Overview
The Checkout Session is the central object every integration creates. The same shape comes back from POST, GET, the SDK client, and every checkout.session webhook.
A Checkout Session represents one customer's attempt to pay you. Your server creates it, XPay returns the session object, and from there every integration pattern is just a different way to render the same object: a hosted page, a payment link, an SDK drop-in, or fully custom Elements.
The session object you get back from POST /checkout/sessions, the one you GET later, and the data.object carried on every checkout.sessionAPI webhook are all the same shape. There is one DTO and one mapper behind all three. If you build against the create response, your webhook handler reads the same fields by the same names.

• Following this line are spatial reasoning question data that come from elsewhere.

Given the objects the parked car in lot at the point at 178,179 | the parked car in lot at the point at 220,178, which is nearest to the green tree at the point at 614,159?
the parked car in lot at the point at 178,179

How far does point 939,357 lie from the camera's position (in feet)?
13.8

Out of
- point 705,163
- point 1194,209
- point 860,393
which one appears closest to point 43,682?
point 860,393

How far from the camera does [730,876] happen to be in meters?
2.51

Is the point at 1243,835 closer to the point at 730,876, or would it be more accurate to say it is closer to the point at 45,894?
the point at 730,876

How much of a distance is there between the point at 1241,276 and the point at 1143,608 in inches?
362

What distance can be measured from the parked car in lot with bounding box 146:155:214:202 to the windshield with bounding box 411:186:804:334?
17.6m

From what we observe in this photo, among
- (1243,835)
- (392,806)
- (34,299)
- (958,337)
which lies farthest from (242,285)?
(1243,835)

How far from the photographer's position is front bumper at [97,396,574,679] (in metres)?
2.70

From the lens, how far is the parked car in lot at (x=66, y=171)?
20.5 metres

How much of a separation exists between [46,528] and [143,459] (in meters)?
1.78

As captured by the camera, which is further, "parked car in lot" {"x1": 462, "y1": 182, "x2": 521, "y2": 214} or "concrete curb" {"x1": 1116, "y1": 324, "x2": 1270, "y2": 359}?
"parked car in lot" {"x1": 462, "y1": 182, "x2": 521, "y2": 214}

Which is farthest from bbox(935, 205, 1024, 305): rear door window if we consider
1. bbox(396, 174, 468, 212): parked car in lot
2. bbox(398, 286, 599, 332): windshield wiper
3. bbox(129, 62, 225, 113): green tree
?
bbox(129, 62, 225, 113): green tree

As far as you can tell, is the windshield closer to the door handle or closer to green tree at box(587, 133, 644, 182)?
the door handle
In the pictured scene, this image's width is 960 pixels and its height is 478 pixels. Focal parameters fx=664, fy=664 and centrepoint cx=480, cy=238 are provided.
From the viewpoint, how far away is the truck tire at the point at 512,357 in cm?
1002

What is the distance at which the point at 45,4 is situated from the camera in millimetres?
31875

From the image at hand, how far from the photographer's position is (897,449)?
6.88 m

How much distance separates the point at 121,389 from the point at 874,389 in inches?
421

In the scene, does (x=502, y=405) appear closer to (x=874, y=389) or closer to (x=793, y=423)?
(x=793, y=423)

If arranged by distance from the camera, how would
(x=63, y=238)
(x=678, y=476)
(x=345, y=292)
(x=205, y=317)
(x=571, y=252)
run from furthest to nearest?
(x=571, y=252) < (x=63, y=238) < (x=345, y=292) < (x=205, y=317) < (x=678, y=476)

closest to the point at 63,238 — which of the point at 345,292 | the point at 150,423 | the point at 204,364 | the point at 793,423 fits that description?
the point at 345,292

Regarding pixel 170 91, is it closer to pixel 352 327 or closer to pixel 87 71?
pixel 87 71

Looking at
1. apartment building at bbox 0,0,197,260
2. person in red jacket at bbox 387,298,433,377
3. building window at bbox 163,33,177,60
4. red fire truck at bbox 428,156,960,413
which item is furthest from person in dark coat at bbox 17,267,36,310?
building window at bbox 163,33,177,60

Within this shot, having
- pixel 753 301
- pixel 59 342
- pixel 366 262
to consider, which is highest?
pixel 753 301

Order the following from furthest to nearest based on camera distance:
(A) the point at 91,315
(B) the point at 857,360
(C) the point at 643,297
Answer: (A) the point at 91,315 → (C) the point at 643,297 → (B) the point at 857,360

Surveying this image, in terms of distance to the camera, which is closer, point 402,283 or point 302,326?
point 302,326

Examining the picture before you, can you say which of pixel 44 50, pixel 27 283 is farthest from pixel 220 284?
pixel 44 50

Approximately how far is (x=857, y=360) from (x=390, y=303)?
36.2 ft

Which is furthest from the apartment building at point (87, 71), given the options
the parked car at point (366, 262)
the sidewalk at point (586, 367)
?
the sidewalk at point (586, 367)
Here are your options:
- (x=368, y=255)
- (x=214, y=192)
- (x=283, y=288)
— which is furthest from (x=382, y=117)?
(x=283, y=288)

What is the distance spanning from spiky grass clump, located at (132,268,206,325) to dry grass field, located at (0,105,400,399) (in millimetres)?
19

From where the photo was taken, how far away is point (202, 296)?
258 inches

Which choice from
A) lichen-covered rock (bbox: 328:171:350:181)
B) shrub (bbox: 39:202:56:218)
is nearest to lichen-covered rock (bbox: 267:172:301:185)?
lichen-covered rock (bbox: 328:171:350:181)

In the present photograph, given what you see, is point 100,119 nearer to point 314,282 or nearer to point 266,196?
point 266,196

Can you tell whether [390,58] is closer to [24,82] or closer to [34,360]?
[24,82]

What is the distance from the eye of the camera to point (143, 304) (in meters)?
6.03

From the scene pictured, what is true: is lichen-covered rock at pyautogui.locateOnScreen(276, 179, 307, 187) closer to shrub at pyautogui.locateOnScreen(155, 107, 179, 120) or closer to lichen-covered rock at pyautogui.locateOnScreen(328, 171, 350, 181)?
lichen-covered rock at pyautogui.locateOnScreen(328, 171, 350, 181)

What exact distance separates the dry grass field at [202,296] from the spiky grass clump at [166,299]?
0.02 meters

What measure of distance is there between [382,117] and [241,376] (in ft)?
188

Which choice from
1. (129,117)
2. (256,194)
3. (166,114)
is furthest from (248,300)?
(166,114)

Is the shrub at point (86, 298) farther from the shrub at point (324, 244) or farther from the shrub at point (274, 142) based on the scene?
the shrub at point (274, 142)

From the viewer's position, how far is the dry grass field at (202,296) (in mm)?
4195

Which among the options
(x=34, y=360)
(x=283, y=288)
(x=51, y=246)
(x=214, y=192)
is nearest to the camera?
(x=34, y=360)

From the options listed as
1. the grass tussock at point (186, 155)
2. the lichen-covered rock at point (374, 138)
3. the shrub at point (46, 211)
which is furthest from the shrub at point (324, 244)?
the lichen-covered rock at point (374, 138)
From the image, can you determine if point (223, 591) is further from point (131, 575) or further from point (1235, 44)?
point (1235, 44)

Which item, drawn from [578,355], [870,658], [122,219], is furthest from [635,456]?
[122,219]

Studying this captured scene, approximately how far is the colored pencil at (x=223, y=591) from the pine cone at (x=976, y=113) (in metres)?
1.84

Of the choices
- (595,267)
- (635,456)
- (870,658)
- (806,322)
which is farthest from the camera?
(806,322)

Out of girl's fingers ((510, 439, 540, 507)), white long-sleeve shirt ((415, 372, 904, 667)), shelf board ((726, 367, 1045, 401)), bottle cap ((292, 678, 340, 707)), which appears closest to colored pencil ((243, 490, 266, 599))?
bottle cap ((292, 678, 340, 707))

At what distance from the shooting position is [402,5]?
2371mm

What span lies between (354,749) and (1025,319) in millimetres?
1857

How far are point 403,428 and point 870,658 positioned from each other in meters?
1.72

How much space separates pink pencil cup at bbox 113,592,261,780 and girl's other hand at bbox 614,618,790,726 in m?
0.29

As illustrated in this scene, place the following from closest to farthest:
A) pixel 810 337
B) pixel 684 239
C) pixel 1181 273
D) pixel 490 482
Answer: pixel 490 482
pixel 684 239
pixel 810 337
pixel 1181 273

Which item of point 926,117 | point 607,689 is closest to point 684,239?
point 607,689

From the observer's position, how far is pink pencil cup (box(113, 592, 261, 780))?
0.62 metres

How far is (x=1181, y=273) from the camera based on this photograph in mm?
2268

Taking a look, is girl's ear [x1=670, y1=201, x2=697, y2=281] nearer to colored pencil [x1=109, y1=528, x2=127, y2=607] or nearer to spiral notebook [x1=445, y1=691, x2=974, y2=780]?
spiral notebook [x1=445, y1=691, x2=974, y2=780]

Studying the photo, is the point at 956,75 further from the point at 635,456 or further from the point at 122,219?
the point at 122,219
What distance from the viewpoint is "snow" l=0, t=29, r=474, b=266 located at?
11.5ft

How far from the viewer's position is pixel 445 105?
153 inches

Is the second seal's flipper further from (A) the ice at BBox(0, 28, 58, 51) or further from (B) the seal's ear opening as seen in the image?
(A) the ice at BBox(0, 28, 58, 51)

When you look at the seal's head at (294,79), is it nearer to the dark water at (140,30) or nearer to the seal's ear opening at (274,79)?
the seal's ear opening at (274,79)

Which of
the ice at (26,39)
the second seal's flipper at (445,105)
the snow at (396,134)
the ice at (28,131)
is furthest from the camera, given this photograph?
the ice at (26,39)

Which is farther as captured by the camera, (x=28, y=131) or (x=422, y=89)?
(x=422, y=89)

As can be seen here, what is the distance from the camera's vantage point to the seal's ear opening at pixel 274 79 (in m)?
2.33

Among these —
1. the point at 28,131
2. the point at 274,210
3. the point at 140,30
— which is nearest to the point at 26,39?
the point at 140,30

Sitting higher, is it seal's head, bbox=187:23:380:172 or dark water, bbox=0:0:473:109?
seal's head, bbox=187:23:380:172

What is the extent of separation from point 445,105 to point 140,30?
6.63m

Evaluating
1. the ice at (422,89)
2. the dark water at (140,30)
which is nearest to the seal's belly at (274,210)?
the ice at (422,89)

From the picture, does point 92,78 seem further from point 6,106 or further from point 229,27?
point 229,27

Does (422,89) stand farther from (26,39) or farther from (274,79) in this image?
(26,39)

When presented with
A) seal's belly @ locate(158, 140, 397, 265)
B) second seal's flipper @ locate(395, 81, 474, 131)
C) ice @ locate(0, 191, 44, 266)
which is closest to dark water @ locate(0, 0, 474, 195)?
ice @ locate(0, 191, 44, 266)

For how Checkout Session relates to Payment Intent, Charge, Refund, Customer, and Balance Transaction, see Object model.
How it fits
Pick the integration pattern that matches how much UI control you want. Each pattern guide spells out the build, the test flow, the webhook handler, and the production checklist for that surface. They all create a Checkout Session the same way.
Payment Links
No-code. Share a https://checkout.xpay.app/p/plink_... URL. A session is created on the customer's first interaction.
Hosted Checkout
Server-only. Create a session, redirect the customer to session.url, confirm with a webhook.
Drop-in
Server plus a few lines of frontend. Open the checkout in a modal or inline iframe on your domain.
Elements
Server plus custom UI. Build the form yourself with <PaymentElement /> and confirmPayment().
Lifecycle
A session moves through two short state machines: status for the session itself and paymentStatus for the money.
status
| State | When it's set | What you do |
|---|---|---|
open | Set at creation. The session accepts mutations and is renderable in the checkout UI. | Wait for the customer to pay, or for the session to expire. |
complete | Set when payment succeeds. The session is locked: no more mutations, no more payment attempts. | Fulfill the order against checkout.session.completed. |
expired | Set when expiresAt passes, or when you call POST /checkout/sessions/:id/expire. The session can't be reused. | Create a new session if the customer wants to try again. |
paymentStatus
| State | When it's set |
|---|---|
unpaid | Default. No successful charge has occurred. |
paid | A charge has succeeded for the session's full amount. |
no_payment_required | The session was created in setup mode (collecting payment details only). |
The paymentIntent field on the response is null until the customer submits the form for the first time. After that, it carries the full Payment IntentAPI shape, identical to what GET /payment-intents/:id returns. ChargesAPI and RefundsAPI are nested inside the Payment Intent.
Creating a session
The only required field on POST /checkout/sessions is afterCompletion. Everything else has a default. In practice you'll also send lineItems so the customer sees what's being charged.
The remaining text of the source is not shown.